Given task A ▸
Reproduce the data entries below, beginning at the line that contains "for all bicycles" and stopping at the end of the data entries, with the request lines kept unchanged. Scale every bounding-box coordinate in the answers by 1.6, rounding to whole numbers with halves rounded up.

Text shown ▸

::::::::

Start Printed Page 41798Finally, the Exchange believes that its proposed change to specify that Reserve Orders may not be designated as an ALO Order would remove impediments to, and perfect the mechanism of, a free and open market and a national market system and protect investors and the public interest because it is not intended to effect any functional change but would instead add clarity to Exchange rules regarding the current behavior of Reserve Orders.
B. Self-Regulatory Organization's Statement on Burden on Competition
The Exchange does not believe that the proposed rule change will impose any burden on competition that is not necessary or appropriate in furtherance of the purposes of the Act. As noted above, the Exchange believes the proposed rule changes would generally align order handling on the Exchange with behavior on other cash equity exchanges [24] and thus would promote competition among exchanges by offering ETP Holders similar functionality and order handling options available on other cash equity exchanges. The Exchange also believes that, to the extent the proposed changes would increase opportunities for order execution, the proposed change would promote competition by making the Exchange a more attractive venue for order flow and enhancing market quality for all market participants.

::::::::

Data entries

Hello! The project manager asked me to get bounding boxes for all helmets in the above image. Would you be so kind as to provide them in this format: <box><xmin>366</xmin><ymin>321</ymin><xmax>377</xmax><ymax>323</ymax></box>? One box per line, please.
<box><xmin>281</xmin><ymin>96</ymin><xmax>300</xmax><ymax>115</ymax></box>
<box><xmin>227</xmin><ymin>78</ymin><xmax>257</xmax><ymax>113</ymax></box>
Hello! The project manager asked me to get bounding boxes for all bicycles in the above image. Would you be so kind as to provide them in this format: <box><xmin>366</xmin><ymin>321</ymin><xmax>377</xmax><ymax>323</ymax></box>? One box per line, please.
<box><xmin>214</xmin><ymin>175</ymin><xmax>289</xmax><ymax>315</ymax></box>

::::::::

Given task B ▸
How does the passage on the Exchange's proposed rule change carry on? Write the next part, starting after its final sentence.

Expected answer A ▸
Hello! The project manager asked me to get bounding boxes for all bicycles in the above image. Would you be so kind as to provide them in this format: <box><xmin>366</xmin><ymin>321</ymin><xmax>377</xmax><ymax>323</ymax></box>? One box per line, please.
<box><xmin>342</xmin><ymin>280</ymin><xmax>462</xmax><ymax>504</ymax></box>

Expected answer B ▸
C. Self-Regulatory Organization's Statement on Comments on the Proposed Rule Change Received From Members, Participants, or Others
No written comments were solicited or received with respect to the proposed rule change.
III. Date of Effectiveness of the Proposed Rule Change and Timing for Commission Action
Because the foregoing proposed rule change does not: (i) significantly affect the protection of investors or the public interest; (ii) impose any significant burden on competition; and (iii) become operative for 30 days from the date on which it was filed, or such shorter time as the Commission may designate, it has become effective pursuant to Section 19(b)(3)(A) of the Act [25] and Rule 19b-4(f)(6) thereunder.[26]
At any time within 60 days of the filing of the proposed rule change, the Commission summarily may temporarily suspend such rule change if it appears to the Commission that such action is necessary or appropriate in the public interest, for the protection of investors, or otherwise in furtherance of the purposes of the Act. If the Commission takes such action, the Commission shall institute proceedings to determine whether the proposed rule change should be approved or disapproved.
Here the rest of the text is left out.